I gulp, then end up coughing as my throat feels too tight to swallow anything.
“You may divide resources however you want,” Burke goes on, “and you will have fifteen minutes to converse and sort out supplies between you before you’ll receive directions to your individual campsites. Your fifteen minutes begins…now!”
When I turn to Finn, the panic must be written all over my expression, as something in his own instantly softens. I guess I’ll take pity over hate, if I have to choose from the two.
“I’ll give you the tent,” he says, shrugging his pack down from his shoulders and opening it up.
“Oh,” is my answer, my mind already miles away, running through all the potential disasters that could come from me trying to live through the night by myself. Maybe Finn thinks I’ve come a long way in my time here, but does he really believe I’m at the Lone Wolf level of self-sufficient? Doubtful.
Without asking, he reaches down and unsnaps my pack’s hip straps, the feeling of his hand brushing my stomach making me suck in a breath. He doesn’t look up, but the way his jaw tenses makes me think he heard it anyway. He steps behind me and takes the pack from my back, setting it beside his on the ground and starting to sort out our supplies.
I’m unsettled, twitchy as he shifts provisions back and forth, but I can’t even bring myself to help, starting to pace instead. My mind is a roaring cacophony of no, why, no, I can’t, I won’t, don’t make me, this will end badly for all involved!
From what little I can process over my own mess of feelings, Finn seems unbothered by the prospect of a night apart. He’s probably relieved to get a break from me, from everything between us. We haven’t had any chance to talk this morning, or he hasn’t given us one. How can we get to the making up when we can’t get any time together? I don’t imagine this particular absence will make his heart grow fonder.
Lord knows what’s in my pack when he finally holds it up, all zipped shut again and ready for me to slide it on. I turn and slip my arms through the straps, but when I go to secure the hip belt, my hands shake too much to make the two sides of the buckle align right away. Finn notices, of course.

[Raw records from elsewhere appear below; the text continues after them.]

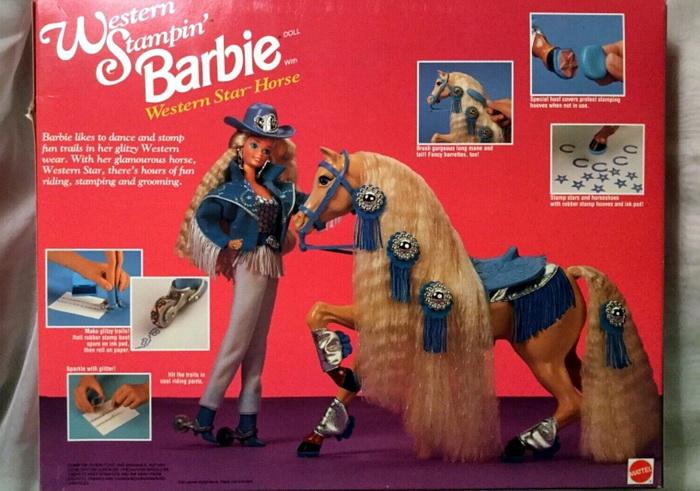Набор с куклой и лошадкой.
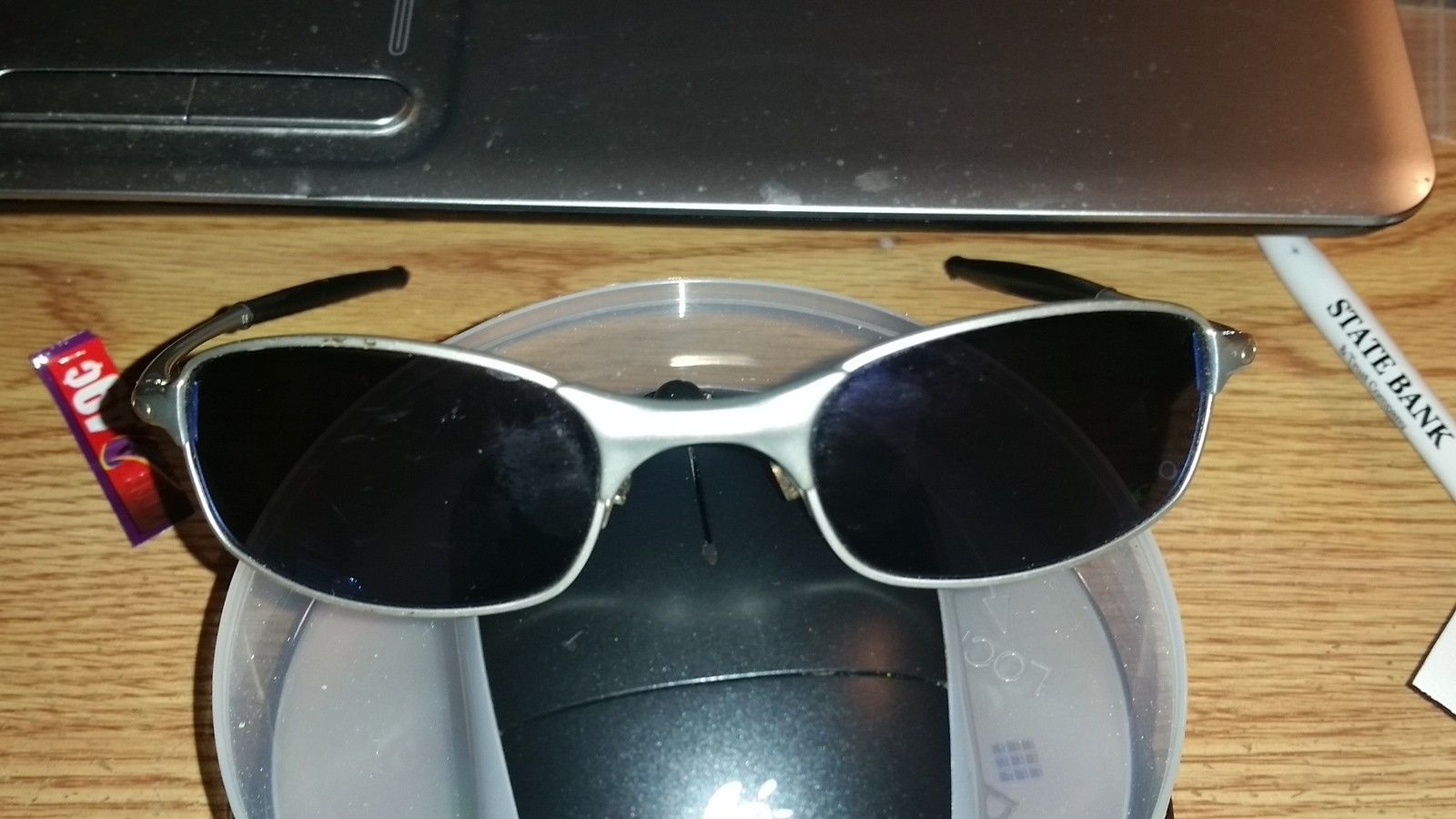 A lil help newbie! can anyone please help me to dentifying this particular pair of Oakleys - 20141223_213048.jpg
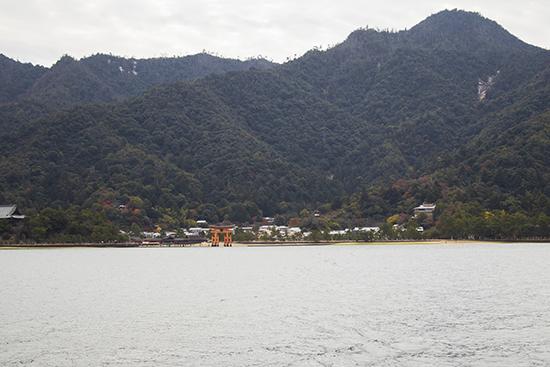vistas torii Miyajima desde el ferry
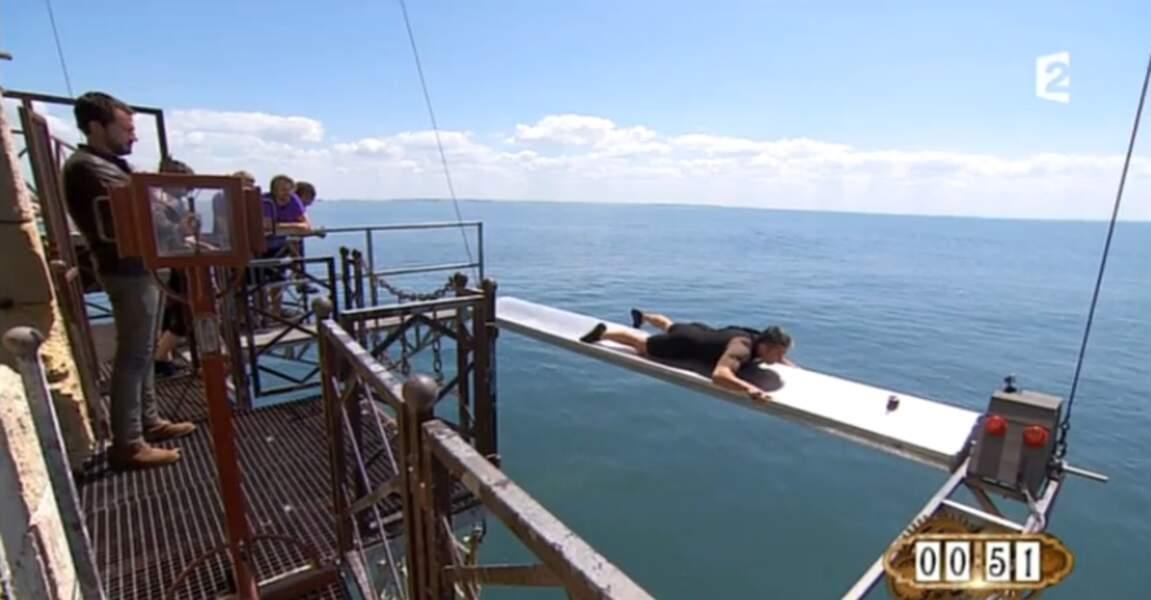 Incroyable mais vrai, il escalade une hélice à 5 mètres au dessus de l'Atlantique (ça ne s'invente pas)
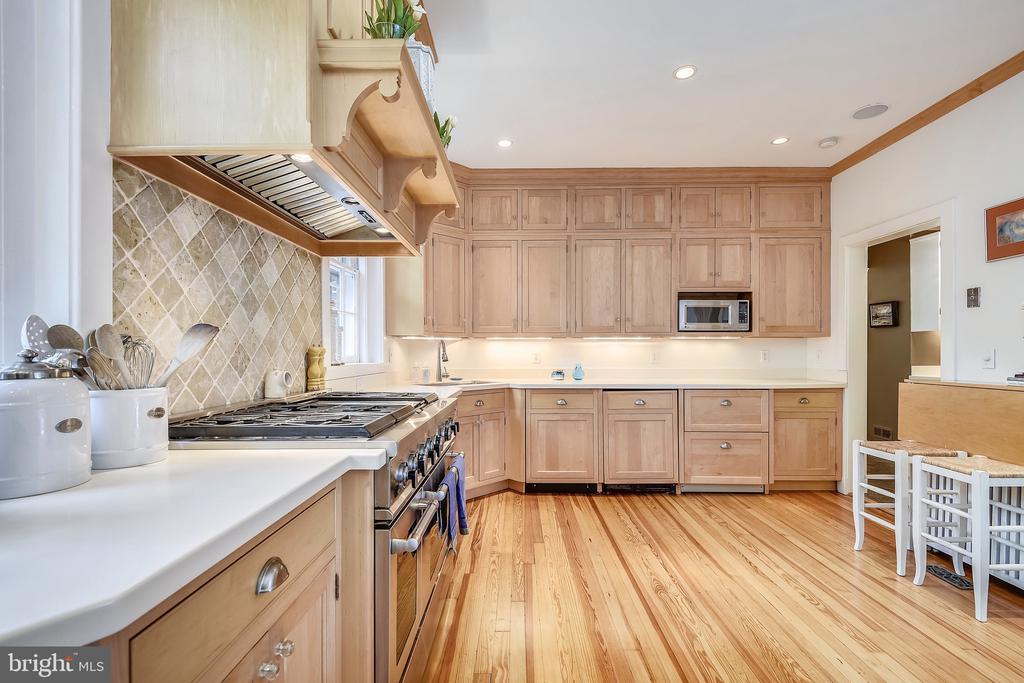 Custom cabinetry & high end appliances - 104 TUNBRIDGE RD, BALTIMORE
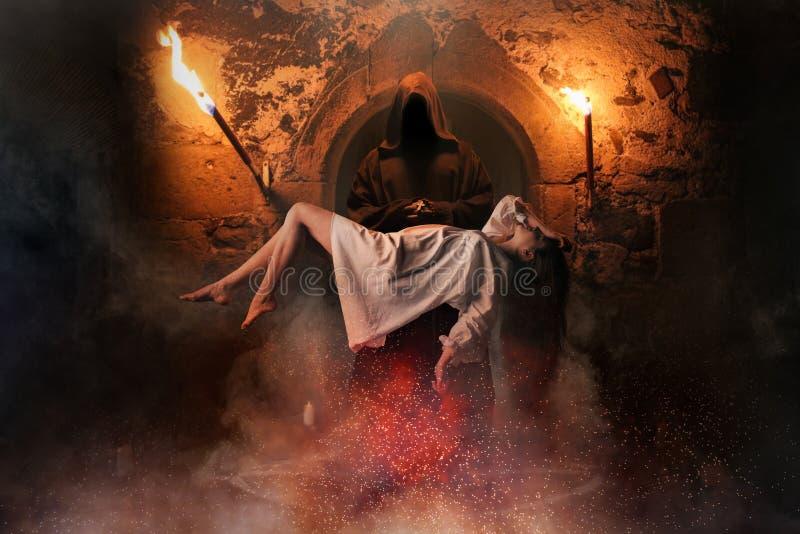 Άνδρας ενάντια στο πέταγμα γυναικών πέρα από τον κύκλο pentagram στοκ φωτογραφίες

Behind us, producers are starting to round everyone back up, but Finn steps in front of me and puts his hands on my shoulders, keeping me firmly in place.
“Hey,” he says, ducking his head so we’re eye level, his earnest face filling my line of sight. “Listen. You can do this. You know everything you need to spend a night on your own. You have all the resources. You’ll be safe. If sleep doesn’t come easy, try reading a book. I’ll see you tomorrow.”
I swallow against the rising emotion in my throat, feeling the stinging at the backs of my eyes. Unable to put words to all that’s rioting through me right now, I just nod.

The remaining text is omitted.